Listen, I will tell you a little about how people lived before the coming of the Saviour, how they languished and tensely waited for the news that would show them a new, bright path and a way out of the dirty swamp of vice and passion in which they floundered, and you will understand why they greeted this news with such enthusiastic joy, why they called it good, and why for man there was and could not be another. more joyful, more good news than the Gospel.
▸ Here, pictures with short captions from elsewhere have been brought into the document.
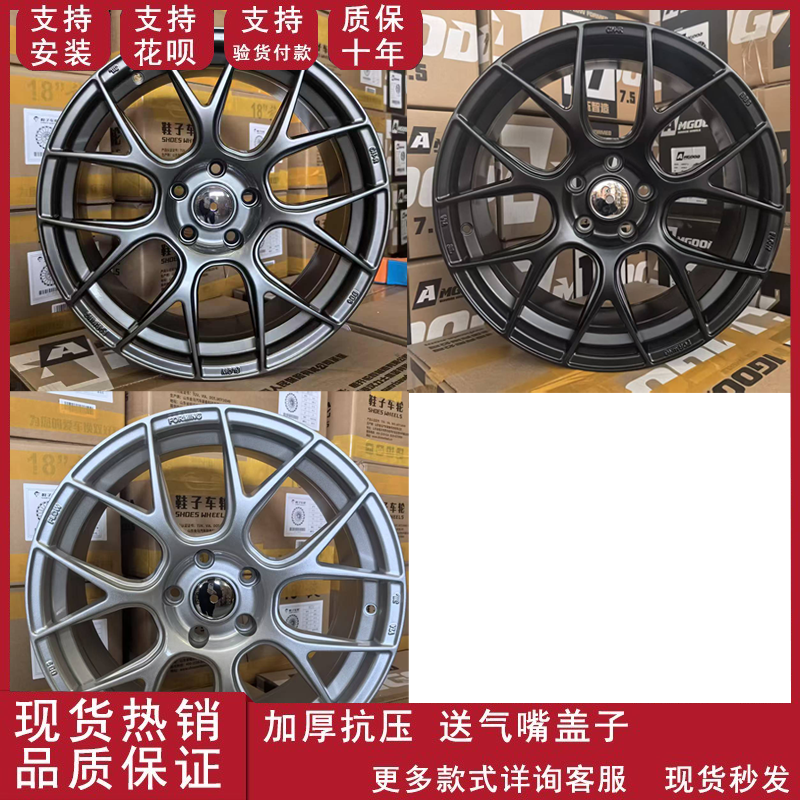 18寸旋压轮毂适用于奔驰宝马马自达现代飞度翼神轮毂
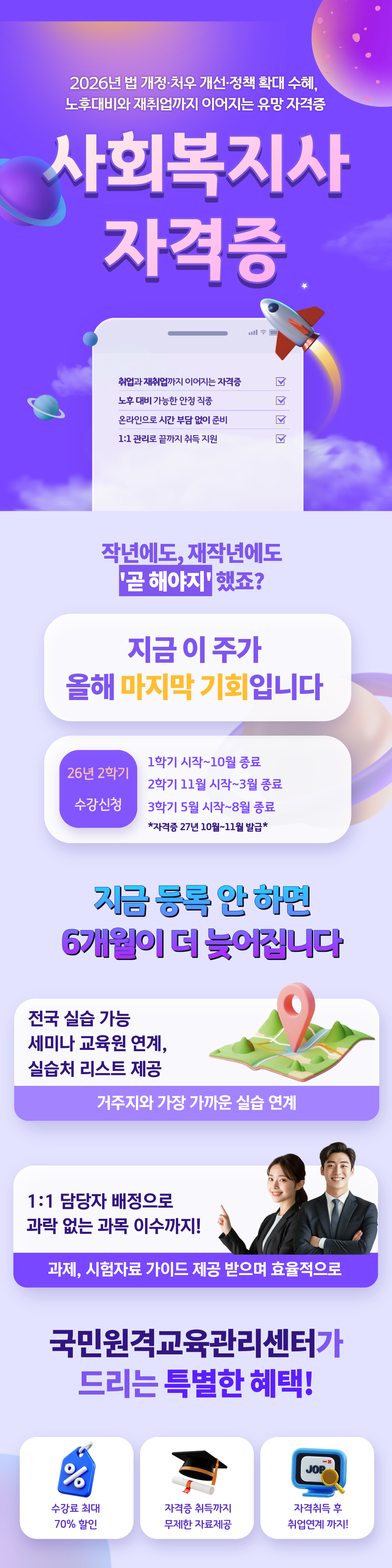 사회복지사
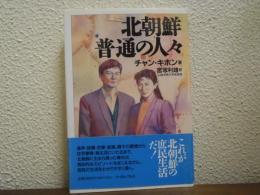 北朝鮮　普通の人々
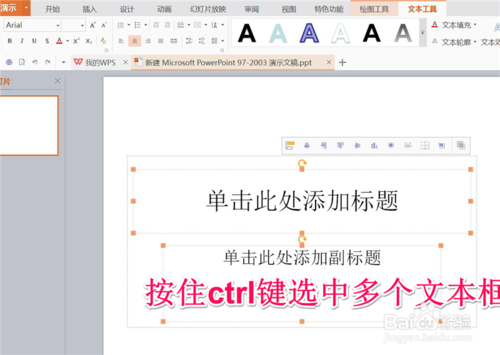 word文档去除标记_wps去除标记_wps去除标记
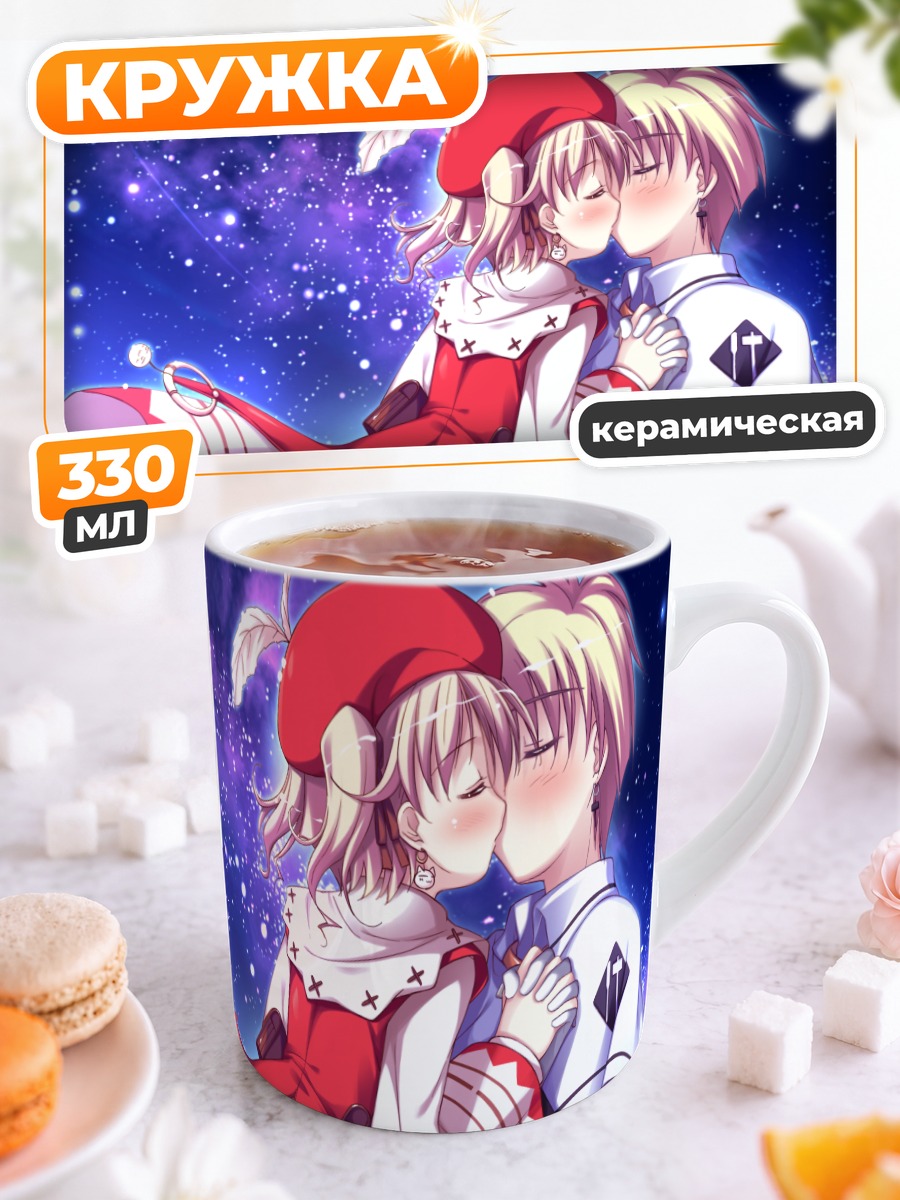 Кружка керамическая Агнес Буланж и Лейчестер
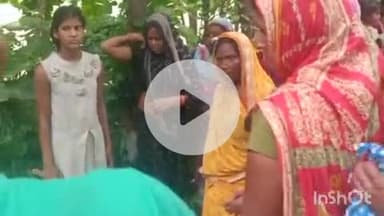 छौड़ाही: दौलतपुर-मालीपुर मार्ग पर राजेपुर के पास अनियंत्रित पिकअप ने साइकिल सवार दंपत्ति को टक्कर मारी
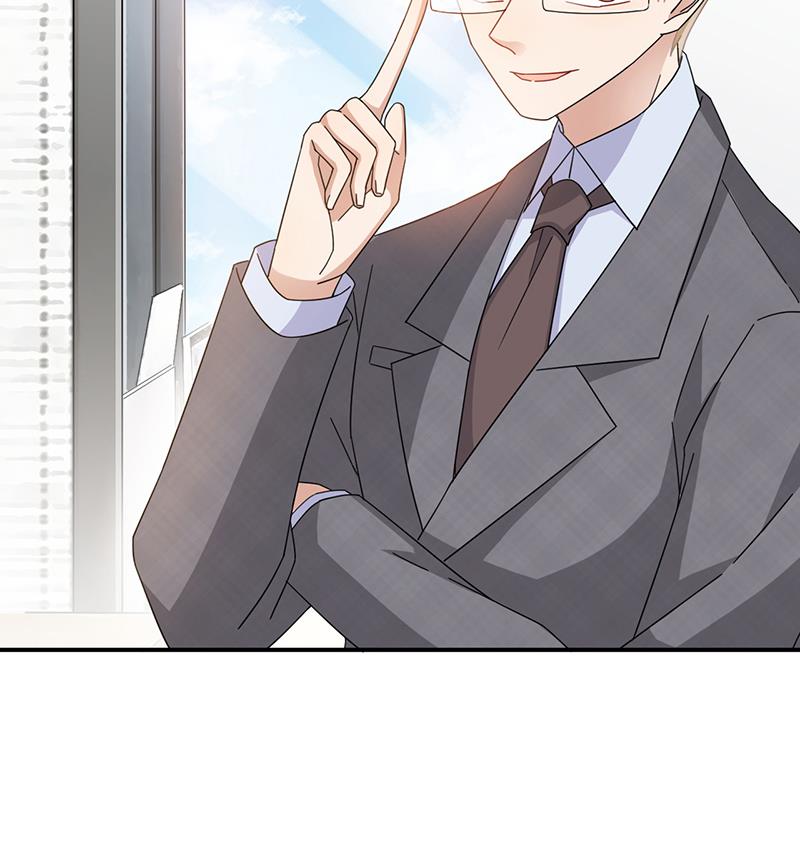 盛世甜愛：易少的小萌妻 - 第30話 孤立無援(2/2) - 2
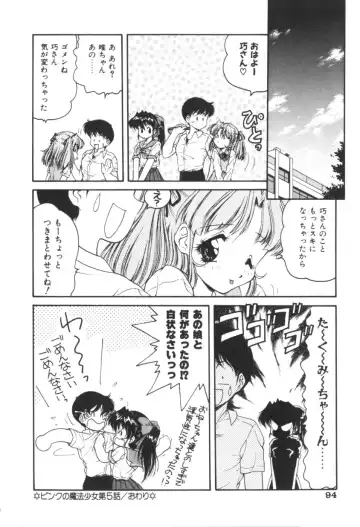 [Oota Minomushi] Pink no Magical Fhentai - Page 94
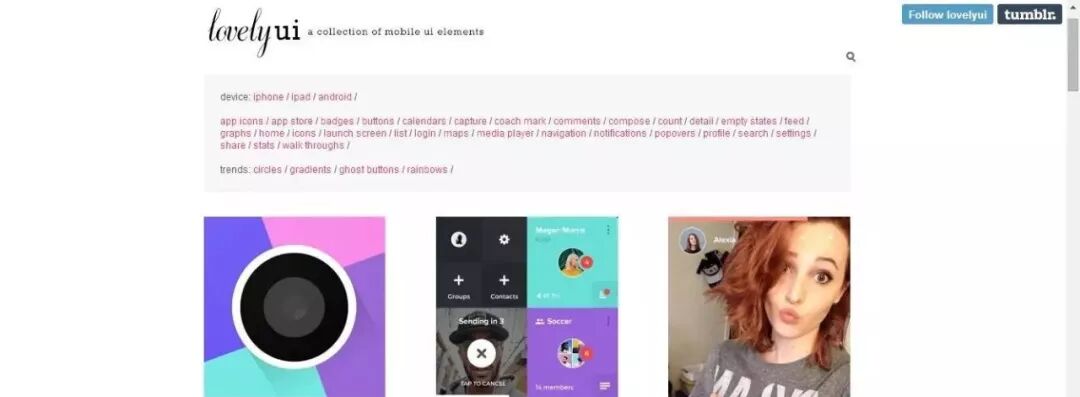 10个优秀的国外UI设计网站|资源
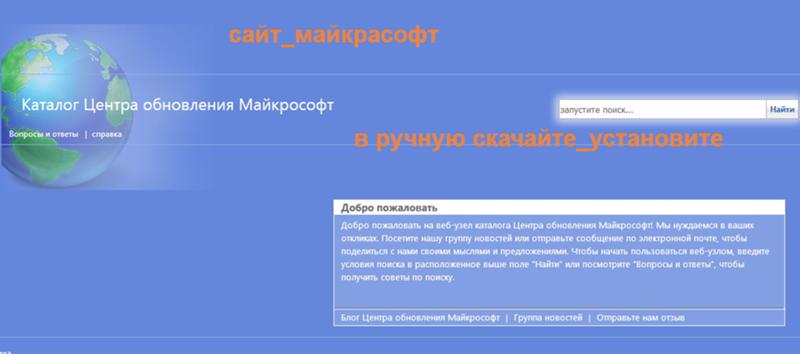 Обновление винды 7 не работает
The whole world, before the time when the Saviour was to come, groaned in the iron grip of the Roman state. All the lands located around the Mediterranean Sea and constituting the then European civilized world were conquered by the Roman legions. (To speak of the life of mankind at that time is to speak almost exclusively of Rome.) This was the heyday of Roman power, the era of Augustus. Rome grew and became rich. All countries sent their gifts here either as tribute or as goods of trade. Countless treasures were collected here. It was not for nothing that Augustus liked to say that he had transformed Rome from stone to marble. The upper classes - patricians and equestrians - became incredibly rich. True, the people did not benefit from this, and under the golden tinsel of the external splendor of the empire there was a lot of grief, poverty and suffering. But, strange as it may seem, the upper rich classes did not feel happy either. Wealth did not save them from despondency, blues and sometimes from the anguish of despair. On the contrary, it contributed to this, giving rise to satiety with life. Let's see how the rich lived at that time.

Luxurious white marble villa... Elegant porticoes, between slender columns there are statues of emperors and gods made of snow-white Carrara marble chiseled by the best masters. Luxurious mosaic floors, on which intricate drawings are laid out of expensive colored stones. Almost in the middle of the large central room serving for receptions (the so-called atrium) is a square pool filled with crystal water, where goldfish splash. Its purpose is to spread a pleasant coolness when the air is hot with the heat of a southern day. On the walls there are gilding, fresco paintings, intricately intertwined ornaments of thick tones. In the family rooms there is valuable furniture, gilded bronze, the entire decoration bears the stamp of wealth and elegant taste. In the outbuildings there are a lot of trained slaves, always ready for the service of the master. So it is felt by everything that bliss, laziness and pleasure have built a solid nest for themselves here.

Amphitryon (the master of the house), a Roman horseman with a fat double chin, with an aquiline nose, clean-shaven, is preparing for an evening feast. In this house, feasts are held almost daily. A huge fortune acquired on farming allows you to spend colossal sums on this. He is now busy in his home library: he needs to choose a poem for the entertainment of his guests. Slowly and lazily, with his chubby hands, adorned with heavy gold rings with gemstones, he sorts through the cases where precious scrolls of violet and purple parchment are kept, on which the latest novelties of Roman poetry are copied in gold letters. His lips are disgustingly pursed: he does not like all this. Everything is so flat, uninteresting, so boring!